Operant reward learning in Aplysia

Björn Brembs

Abstract

Anticipating the future has a decided evolutionary advantage and many evolutionarily conserved mechanisms have been found by which humans and animals learn to predict future events. The marine snail Aplysia has been at the forefront of research into the cellular and molecular mechanisms of classical conditioning. Recently, it has also gained a reputation as a valuable model system for operant reward learning. Aplysia feeding behavior can be operantly conditioned in the intact animal as well as in reduced preparations of the nervous system.
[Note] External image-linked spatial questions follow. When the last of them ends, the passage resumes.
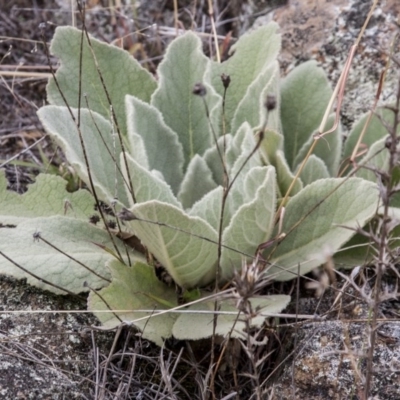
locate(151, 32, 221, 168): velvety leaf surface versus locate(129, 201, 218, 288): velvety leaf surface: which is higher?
locate(151, 32, 221, 168): velvety leaf surface

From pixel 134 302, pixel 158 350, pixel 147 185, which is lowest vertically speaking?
pixel 158 350

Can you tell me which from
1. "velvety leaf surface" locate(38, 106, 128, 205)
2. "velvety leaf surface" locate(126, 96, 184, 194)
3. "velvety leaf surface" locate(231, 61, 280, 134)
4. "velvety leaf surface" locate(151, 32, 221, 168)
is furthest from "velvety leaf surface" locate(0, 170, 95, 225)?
"velvety leaf surface" locate(231, 61, 280, 134)

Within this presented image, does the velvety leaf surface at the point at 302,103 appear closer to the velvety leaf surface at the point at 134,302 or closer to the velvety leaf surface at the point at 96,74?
the velvety leaf surface at the point at 96,74

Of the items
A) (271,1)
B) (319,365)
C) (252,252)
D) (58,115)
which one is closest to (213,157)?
(252,252)

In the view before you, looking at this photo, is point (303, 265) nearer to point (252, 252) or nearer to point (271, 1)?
point (252, 252)

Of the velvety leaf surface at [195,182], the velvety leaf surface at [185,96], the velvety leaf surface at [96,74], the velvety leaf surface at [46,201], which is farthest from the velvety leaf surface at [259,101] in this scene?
the velvety leaf surface at [46,201]

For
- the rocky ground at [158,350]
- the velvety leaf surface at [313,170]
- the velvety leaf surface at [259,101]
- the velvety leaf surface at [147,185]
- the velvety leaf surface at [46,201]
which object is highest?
the velvety leaf surface at [259,101]

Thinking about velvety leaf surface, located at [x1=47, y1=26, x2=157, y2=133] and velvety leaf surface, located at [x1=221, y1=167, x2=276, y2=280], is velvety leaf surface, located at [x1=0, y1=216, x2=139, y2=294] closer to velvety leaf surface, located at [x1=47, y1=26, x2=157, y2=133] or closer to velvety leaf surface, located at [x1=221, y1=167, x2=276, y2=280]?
velvety leaf surface, located at [x1=221, y1=167, x2=276, y2=280]

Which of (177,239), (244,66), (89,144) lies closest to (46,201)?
(89,144)

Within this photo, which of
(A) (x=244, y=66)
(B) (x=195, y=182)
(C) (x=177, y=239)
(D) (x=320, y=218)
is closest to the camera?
(C) (x=177, y=239)

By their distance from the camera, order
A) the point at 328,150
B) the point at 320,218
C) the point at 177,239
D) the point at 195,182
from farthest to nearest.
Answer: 1. the point at 328,150
2. the point at 195,182
3. the point at 320,218
4. the point at 177,239

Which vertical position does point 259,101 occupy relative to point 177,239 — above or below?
above

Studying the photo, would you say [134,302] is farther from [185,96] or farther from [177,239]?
[185,96]
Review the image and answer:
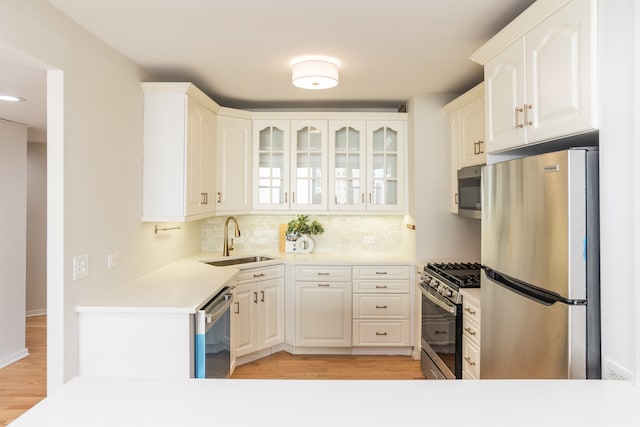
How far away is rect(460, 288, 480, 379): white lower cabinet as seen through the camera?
7.75 feet

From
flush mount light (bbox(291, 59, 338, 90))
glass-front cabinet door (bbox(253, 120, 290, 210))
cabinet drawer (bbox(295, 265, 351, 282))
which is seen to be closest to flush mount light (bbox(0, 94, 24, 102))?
glass-front cabinet door (bbox(253, 120, 290, 210))

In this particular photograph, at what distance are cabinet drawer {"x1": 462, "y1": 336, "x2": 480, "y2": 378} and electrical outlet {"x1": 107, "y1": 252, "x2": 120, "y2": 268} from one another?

The reward signal relies on dopamine transmission and acts on known intracellular cascades to bring about operant memory in an identified neuron.

Predictive learning

As toddlers we already know how to attract our parents’ attention by pretending to be crying. Learning to anticipate the consequences of our actions is central to shaping our personalities, beginning with processing social feedback down to the acquisition of motor skills such as a craft or handiwork. In our daily lives, much of this fundamental type of predictive learning takes place unnoticed, the brain subconsciously processing the constant stream of stimuli, assessing the importance of each one and cross-correlating them with our behavior. Some of the stimuli we encounter may have their own consequences, more or less independently of our behavior: the smell of fresh coffee brewing in the morning, the sound of a dentist’s drill in the waiting room or dark clouds before a rainstorm are all signals of what’s to come.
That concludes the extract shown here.